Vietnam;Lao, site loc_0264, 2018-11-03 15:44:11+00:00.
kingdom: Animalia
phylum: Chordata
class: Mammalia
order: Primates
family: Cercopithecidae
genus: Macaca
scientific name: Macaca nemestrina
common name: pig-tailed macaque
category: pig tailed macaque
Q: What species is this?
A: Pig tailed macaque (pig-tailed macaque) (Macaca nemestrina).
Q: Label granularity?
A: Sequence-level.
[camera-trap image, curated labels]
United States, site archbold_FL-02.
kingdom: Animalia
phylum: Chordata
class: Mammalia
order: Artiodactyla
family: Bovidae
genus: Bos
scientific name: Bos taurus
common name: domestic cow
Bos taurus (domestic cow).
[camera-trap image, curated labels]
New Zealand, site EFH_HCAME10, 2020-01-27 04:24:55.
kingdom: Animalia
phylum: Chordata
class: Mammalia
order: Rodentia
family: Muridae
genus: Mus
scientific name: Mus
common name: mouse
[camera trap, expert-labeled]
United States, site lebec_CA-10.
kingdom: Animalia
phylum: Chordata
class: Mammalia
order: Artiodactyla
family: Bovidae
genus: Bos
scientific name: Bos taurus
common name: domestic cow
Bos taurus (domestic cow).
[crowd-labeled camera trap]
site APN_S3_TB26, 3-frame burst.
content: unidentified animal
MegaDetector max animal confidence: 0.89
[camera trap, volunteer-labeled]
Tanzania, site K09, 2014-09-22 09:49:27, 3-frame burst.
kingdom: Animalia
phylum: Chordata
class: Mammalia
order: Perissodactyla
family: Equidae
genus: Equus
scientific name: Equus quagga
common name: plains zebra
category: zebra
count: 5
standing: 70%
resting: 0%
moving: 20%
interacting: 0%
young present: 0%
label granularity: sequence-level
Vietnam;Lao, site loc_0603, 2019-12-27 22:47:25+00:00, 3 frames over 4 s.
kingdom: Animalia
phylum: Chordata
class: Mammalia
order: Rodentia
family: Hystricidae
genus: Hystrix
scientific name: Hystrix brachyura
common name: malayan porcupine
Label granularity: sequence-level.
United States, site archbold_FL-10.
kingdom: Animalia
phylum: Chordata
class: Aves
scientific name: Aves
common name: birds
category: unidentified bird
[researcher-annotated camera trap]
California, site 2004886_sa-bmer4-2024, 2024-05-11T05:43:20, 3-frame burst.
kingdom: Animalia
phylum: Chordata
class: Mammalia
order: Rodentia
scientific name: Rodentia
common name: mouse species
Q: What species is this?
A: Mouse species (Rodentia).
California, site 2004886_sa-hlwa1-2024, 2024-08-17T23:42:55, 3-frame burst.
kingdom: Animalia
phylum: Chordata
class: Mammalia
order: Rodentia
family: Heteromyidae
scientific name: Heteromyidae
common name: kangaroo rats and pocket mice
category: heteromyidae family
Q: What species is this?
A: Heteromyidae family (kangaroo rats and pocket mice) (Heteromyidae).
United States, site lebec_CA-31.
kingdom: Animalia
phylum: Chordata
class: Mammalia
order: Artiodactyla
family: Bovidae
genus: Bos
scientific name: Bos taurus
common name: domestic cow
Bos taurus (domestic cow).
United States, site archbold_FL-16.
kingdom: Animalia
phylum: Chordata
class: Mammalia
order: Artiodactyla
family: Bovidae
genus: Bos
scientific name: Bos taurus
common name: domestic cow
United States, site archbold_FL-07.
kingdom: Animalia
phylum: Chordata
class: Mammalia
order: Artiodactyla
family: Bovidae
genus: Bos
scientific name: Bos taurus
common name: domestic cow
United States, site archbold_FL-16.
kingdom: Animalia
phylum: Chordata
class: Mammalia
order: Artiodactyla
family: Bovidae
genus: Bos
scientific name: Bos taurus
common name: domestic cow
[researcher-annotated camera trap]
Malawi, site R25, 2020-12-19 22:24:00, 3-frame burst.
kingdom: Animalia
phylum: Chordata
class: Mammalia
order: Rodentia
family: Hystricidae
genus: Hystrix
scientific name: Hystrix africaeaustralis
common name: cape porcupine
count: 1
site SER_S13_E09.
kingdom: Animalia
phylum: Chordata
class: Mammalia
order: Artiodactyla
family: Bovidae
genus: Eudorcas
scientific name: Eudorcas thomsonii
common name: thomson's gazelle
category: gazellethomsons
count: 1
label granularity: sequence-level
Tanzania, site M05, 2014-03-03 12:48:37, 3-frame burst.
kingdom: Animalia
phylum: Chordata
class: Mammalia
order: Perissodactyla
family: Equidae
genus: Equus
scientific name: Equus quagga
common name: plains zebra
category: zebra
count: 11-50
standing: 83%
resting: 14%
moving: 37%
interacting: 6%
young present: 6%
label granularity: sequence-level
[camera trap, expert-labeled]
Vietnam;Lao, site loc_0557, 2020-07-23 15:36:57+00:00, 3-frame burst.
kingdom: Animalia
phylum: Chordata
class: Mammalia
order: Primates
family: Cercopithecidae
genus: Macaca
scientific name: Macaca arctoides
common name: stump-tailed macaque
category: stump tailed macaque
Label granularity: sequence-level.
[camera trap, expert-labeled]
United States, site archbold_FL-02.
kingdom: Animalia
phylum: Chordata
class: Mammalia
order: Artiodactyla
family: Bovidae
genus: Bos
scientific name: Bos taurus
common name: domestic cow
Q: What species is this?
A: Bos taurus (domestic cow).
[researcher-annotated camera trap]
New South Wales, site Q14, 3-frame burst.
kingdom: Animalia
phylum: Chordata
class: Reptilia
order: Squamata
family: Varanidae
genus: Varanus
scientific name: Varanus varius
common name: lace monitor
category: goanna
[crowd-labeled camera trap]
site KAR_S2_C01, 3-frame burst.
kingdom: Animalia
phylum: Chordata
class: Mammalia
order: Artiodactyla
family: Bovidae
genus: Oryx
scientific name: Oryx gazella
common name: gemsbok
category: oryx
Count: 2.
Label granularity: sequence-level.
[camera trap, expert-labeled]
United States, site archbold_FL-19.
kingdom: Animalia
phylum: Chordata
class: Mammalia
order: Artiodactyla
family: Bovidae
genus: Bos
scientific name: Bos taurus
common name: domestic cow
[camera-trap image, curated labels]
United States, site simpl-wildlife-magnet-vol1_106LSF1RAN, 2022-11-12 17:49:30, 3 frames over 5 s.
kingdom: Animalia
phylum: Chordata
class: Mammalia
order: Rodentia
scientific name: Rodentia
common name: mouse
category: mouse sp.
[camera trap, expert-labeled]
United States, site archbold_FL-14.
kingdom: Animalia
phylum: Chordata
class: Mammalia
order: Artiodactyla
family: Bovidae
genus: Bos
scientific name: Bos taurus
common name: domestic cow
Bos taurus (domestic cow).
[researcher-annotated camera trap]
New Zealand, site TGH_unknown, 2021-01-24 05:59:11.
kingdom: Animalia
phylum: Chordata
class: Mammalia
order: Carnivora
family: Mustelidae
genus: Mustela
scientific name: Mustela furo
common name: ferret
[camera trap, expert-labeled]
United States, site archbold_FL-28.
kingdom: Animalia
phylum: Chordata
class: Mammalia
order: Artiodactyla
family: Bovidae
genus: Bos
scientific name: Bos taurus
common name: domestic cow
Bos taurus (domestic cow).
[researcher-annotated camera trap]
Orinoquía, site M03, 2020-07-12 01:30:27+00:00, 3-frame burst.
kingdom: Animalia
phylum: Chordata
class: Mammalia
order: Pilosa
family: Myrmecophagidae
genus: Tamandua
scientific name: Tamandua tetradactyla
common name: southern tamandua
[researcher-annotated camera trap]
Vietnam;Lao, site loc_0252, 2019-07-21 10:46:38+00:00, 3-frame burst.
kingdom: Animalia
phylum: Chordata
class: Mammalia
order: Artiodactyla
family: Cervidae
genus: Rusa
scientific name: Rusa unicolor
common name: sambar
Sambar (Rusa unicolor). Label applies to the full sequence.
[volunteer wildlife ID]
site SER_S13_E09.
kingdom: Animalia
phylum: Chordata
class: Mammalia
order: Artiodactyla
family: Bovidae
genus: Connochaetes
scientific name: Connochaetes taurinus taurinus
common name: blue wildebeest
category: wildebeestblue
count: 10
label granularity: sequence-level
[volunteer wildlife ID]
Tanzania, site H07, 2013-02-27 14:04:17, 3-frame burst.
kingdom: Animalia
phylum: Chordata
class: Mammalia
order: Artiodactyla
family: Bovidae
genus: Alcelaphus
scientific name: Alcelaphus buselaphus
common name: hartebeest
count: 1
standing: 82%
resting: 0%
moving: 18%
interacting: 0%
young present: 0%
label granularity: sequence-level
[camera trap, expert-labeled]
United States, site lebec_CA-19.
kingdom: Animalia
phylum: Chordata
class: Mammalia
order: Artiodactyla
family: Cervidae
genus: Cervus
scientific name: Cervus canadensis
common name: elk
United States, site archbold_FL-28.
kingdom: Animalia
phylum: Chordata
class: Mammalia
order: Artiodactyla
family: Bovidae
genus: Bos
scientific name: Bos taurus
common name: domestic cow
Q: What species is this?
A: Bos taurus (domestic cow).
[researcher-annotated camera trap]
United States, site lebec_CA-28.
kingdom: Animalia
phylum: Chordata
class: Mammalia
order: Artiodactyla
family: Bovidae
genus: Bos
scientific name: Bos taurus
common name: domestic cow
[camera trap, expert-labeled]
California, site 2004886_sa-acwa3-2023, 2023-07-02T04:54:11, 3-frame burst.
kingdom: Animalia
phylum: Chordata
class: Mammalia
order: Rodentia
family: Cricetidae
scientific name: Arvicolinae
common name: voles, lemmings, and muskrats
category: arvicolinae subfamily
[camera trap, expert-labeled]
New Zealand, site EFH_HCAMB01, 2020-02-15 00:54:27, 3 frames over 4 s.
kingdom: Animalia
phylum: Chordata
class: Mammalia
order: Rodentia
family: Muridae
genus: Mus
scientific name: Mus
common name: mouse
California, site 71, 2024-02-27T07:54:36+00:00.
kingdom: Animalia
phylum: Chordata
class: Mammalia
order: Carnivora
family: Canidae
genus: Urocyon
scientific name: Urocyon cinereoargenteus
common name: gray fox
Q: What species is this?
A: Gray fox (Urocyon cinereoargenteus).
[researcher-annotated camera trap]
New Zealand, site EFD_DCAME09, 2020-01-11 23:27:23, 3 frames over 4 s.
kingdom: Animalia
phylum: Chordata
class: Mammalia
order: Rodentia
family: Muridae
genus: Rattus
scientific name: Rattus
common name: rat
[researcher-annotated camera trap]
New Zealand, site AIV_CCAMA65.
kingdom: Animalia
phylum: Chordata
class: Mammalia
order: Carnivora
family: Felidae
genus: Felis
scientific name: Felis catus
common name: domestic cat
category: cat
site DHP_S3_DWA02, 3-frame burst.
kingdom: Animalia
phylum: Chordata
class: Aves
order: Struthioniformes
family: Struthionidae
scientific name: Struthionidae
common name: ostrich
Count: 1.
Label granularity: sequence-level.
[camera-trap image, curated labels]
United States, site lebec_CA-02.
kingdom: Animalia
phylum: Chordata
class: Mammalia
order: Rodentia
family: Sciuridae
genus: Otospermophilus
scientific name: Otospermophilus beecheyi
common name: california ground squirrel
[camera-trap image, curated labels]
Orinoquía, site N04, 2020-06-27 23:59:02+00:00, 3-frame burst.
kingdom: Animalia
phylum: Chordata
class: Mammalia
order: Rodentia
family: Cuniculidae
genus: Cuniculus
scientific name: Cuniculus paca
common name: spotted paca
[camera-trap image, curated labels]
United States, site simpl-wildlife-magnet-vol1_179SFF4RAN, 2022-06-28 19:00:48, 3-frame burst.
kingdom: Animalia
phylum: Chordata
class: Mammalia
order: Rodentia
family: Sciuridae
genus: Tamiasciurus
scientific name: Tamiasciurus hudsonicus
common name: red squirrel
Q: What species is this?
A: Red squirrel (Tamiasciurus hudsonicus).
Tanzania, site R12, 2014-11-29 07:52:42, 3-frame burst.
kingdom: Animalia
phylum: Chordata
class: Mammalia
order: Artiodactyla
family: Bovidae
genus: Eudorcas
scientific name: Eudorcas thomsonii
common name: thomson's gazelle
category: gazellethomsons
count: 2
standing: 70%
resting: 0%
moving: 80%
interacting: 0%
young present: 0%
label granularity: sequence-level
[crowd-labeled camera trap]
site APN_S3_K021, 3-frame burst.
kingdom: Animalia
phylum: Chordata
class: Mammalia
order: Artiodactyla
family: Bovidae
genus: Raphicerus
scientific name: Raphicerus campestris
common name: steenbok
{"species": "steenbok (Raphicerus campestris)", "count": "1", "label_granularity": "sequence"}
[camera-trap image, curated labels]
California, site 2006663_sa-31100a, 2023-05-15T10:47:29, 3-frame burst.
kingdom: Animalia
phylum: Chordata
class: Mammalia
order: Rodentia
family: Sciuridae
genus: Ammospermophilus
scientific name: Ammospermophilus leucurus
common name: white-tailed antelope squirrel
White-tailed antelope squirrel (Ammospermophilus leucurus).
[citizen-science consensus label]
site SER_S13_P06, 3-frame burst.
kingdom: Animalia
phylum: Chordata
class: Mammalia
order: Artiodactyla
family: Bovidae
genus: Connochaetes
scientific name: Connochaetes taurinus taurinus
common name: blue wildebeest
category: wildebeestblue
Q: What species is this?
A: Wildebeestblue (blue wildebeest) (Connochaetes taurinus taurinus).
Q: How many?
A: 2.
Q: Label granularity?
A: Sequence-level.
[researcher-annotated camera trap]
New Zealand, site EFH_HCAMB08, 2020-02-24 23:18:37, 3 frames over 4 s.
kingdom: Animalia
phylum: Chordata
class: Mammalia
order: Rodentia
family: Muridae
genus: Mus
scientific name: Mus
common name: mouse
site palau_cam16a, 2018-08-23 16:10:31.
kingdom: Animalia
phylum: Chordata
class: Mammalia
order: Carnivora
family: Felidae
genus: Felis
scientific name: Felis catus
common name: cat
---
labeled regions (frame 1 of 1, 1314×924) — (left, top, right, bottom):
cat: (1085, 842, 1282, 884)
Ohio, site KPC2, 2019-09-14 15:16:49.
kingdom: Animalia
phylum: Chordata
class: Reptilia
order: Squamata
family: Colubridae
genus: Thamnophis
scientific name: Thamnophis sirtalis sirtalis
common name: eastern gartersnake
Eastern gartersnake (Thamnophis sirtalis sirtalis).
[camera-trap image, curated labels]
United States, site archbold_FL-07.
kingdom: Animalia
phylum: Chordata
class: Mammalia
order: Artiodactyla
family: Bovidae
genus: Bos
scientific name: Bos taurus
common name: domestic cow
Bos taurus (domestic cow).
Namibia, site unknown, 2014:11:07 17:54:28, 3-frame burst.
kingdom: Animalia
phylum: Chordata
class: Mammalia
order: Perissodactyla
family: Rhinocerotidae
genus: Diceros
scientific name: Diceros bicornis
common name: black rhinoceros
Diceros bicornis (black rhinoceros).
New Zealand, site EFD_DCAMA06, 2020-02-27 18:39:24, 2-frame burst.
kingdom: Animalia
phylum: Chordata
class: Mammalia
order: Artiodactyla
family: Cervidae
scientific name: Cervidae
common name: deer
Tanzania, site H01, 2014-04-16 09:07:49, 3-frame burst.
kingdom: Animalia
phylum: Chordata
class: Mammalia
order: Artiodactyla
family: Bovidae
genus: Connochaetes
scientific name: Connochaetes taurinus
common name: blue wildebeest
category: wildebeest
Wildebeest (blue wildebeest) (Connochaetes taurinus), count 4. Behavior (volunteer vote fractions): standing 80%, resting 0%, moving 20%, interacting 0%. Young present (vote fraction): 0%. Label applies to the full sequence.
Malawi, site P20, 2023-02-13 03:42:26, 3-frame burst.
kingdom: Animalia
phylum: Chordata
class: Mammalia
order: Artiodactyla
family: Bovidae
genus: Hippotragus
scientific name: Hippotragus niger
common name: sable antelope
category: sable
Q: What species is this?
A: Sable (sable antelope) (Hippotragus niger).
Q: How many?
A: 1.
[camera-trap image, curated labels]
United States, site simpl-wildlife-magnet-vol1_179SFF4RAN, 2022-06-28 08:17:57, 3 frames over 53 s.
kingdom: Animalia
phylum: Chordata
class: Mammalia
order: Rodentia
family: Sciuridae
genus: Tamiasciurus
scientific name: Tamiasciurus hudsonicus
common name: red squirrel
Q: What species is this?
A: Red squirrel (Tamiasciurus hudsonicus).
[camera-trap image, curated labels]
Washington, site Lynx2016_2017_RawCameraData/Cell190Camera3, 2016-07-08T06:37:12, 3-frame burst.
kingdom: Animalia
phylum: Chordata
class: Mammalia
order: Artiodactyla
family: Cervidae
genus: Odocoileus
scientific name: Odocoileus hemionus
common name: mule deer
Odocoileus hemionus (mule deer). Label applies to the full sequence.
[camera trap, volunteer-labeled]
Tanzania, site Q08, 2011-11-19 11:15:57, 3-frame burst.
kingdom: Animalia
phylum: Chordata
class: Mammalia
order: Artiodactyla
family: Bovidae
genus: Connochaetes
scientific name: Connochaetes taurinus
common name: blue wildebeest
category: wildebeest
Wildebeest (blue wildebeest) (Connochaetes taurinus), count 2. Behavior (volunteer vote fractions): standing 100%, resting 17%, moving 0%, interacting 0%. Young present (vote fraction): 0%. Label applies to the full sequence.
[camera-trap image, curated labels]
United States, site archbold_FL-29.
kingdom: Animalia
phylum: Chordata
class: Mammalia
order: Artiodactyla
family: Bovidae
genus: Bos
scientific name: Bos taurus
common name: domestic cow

════════════════

* _EXERCISE GOAL_:
If a line in the records contains "Zealand", report it.

* _YOUR RESPONSE_:
New Zealand, site EFH_HCAME10, 2020-01-27 04:24:55.
New Zealand, site TGH_unknown, 2021-01-24 05:59:11.
New Zealand, site EFH_HCAMB01, 2020-02-15 00:54:27, 3 frames over 4 s.
New Zealand, site EFD_DCAME09, 2020-01-11 23:27:23, 3 frames over 4 s.
New Zealand, site AIV_CCAMA65.
New Zealand, site EFH_HCAMB08, 2020-02-24 23:18:37, 3 frames over 4 s.
New Zealand, site EFD_DCAMA06, 2020-02-27 18:39:24, 2-frame burst.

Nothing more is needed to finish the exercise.